Waterway Debris Being Identified After Sandy [AUDIO]
The Department of Transportation is surveying the waterways to help rid the debris and silt washed in from Superstorm Sandy.
Since January, the DOT has been working with construction and engineering management firm Parsons Brinckerhoff to conduct a survey of all the state channels. The survey's goal is to identify debris and silt deposits in channels that are commonly used by boaters.
"This isn't the main channels down the middle of the bay," says DOT spokesman Joe Dee. "This is the channels that lead from the main channels to the lagoons, marinas, etc that boaters use."
The survey work started February and Dee says to date of the 200 nautical miles of bay channels affected by the storm, roughly sixty percent have been surveyed.
"What we're finding is trees, branches, household items, significant sand and silt deposits, and we have come across two sunken boats."
Since March 1st, 177 debris locations have been identified.
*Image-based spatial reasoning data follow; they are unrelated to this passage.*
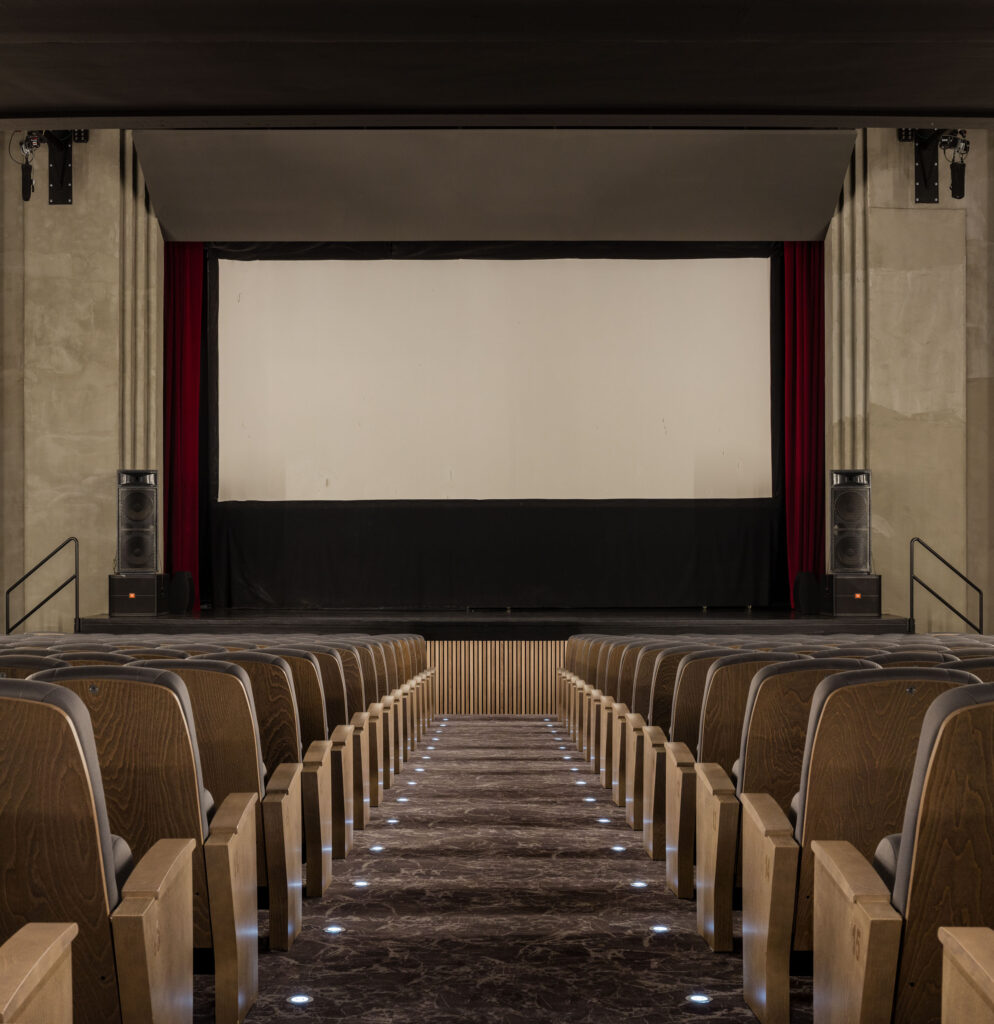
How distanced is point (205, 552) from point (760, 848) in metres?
10.4

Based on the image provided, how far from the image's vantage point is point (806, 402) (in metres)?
11.5

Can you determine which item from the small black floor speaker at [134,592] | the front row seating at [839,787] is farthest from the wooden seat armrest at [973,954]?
the small black floor speaker at [134,592]

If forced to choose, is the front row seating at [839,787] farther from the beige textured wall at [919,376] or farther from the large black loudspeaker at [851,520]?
the beige textured wall at [919,376]

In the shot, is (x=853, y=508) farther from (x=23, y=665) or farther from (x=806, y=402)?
(x=23, y=665)

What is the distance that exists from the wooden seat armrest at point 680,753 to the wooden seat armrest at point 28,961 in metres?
1.83

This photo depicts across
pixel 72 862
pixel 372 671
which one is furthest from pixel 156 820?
pixel 372 671

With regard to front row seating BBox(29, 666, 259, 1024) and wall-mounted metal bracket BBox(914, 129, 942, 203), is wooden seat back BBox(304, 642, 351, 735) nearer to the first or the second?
front row seating BBox(29, 666, 259, 1024)

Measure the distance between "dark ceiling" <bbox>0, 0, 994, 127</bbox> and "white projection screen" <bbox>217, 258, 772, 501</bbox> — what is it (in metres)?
4.78

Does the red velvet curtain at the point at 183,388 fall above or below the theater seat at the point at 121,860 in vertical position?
above

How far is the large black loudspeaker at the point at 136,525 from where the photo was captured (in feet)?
33.4

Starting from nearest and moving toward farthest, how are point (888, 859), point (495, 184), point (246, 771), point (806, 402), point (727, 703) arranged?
point (888, 859) < point (246, 771) < point (727, 703) < point (495, 184) < point (806, 402)

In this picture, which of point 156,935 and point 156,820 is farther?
point 156,820

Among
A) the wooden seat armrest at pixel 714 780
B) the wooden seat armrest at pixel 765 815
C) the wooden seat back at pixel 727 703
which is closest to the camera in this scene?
the wooden seat armrest at pixel 765 815

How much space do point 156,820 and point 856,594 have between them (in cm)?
899
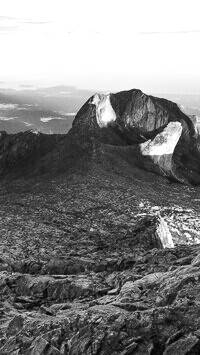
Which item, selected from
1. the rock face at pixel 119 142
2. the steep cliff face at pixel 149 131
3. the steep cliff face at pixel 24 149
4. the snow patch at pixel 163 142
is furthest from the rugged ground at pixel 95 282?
the steep cliff face at pixel 24 149

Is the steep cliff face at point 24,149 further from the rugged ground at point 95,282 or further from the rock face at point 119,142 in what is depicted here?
the rugged ground at point 95,282

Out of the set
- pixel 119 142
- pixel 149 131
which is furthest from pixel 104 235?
pixel 149 131

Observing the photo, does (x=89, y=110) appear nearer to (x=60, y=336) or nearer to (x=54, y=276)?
(x=54, y=276)

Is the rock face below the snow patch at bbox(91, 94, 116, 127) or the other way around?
below

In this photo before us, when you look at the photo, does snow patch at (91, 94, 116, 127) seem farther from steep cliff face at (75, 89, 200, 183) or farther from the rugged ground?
the rugged ground

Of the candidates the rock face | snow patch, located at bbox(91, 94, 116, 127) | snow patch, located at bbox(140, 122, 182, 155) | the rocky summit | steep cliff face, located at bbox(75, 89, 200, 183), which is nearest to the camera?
the rocky summit

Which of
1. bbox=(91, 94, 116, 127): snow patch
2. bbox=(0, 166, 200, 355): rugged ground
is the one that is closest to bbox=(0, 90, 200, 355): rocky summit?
bbox=(0, 166, 200, 355): rugged ground
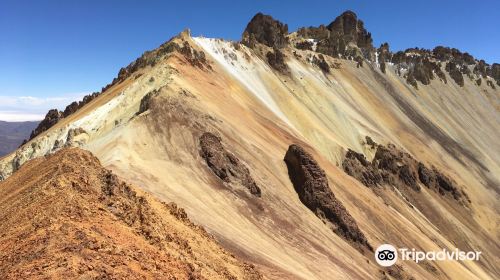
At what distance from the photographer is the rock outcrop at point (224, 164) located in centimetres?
2945

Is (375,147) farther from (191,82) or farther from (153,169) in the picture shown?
(153,169)

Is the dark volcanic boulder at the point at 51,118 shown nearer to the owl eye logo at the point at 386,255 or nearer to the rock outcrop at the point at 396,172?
the rock outcrop at the point at 396,172

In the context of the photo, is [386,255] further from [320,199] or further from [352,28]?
[352,28]

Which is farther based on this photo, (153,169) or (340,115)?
(340,115)

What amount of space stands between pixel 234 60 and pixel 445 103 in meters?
73.0

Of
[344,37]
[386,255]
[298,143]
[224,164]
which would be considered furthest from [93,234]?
[344,37]

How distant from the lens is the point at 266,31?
87062mm

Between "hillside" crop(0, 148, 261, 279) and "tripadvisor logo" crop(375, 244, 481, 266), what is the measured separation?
19778 mm

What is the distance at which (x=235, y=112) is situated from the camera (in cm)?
4150

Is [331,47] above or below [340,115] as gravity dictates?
above

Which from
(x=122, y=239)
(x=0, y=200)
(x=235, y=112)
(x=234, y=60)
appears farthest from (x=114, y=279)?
(x=234, y=60)

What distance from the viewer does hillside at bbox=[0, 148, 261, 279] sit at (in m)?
9.85

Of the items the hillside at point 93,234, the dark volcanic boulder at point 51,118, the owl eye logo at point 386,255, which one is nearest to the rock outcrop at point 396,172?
the owl eye logo at point 386,255

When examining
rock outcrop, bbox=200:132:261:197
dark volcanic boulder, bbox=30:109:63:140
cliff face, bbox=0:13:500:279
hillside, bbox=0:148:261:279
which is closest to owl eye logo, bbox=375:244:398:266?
cliff face, bbox=0:13:500:279
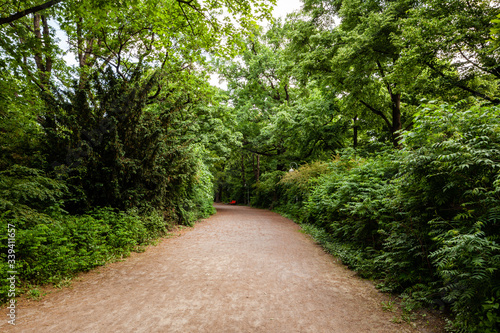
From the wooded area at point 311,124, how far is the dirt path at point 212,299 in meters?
0.57

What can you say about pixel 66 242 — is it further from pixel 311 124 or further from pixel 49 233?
pixel 311 124

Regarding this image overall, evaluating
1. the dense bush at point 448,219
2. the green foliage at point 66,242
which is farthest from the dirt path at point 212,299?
the dense bush at point 448,219

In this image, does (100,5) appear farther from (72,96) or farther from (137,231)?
(137,231)

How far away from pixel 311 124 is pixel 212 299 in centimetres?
1184

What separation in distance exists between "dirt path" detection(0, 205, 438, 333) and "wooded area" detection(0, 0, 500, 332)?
1.86 feet

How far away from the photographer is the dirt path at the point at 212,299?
2.78 metres

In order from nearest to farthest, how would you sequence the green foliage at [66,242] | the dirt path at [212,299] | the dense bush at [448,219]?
the dense bush at [448,219] < the dirt path at [212,299] < the green foliage at [66,242]

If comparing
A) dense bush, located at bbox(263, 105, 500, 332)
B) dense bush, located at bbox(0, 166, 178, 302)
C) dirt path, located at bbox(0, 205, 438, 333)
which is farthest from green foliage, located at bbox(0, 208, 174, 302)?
dense bush, located at bbox(263, 105, 500, 332)

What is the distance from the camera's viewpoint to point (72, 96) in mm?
5918

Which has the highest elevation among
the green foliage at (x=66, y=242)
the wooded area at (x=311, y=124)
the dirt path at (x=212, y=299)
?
the wooded area at (x=311, y=124)

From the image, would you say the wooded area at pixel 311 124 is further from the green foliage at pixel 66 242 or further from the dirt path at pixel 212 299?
the dirt path at pixel 212 299

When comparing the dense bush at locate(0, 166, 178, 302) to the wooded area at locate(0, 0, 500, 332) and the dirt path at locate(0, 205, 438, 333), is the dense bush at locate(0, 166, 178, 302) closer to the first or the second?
the wooded area at locate(0, 0, 500, 332)

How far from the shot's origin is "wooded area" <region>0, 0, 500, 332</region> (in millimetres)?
3021

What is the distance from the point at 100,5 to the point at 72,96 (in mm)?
2328
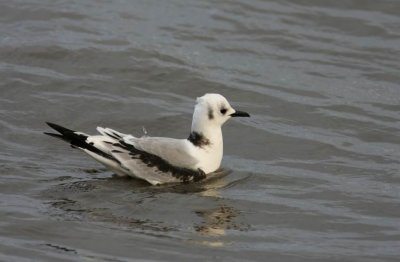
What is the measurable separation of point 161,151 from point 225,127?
2.24 metres

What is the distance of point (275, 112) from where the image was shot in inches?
503

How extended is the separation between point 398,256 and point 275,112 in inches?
192

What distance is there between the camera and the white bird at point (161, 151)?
10102mm

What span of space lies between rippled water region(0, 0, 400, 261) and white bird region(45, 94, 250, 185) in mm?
188

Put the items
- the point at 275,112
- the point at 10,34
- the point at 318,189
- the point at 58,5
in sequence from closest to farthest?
1. the point at 318,189
2. the point at 275,112
3. the point at 10,34
4. the point at 58,5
Assessments of the channels in Ocean County have been completed and Dee says currently assessments of Middlesex and Monmouth Counties are under way.
"After we finish up there we turn our attention to the channels in the waterways of Burlington, Atlantic, and Cape May Counties."
Though the DOT is leading the survey, the Department of Environmental Protection will be leading the charge in dredging the waters and removing debris.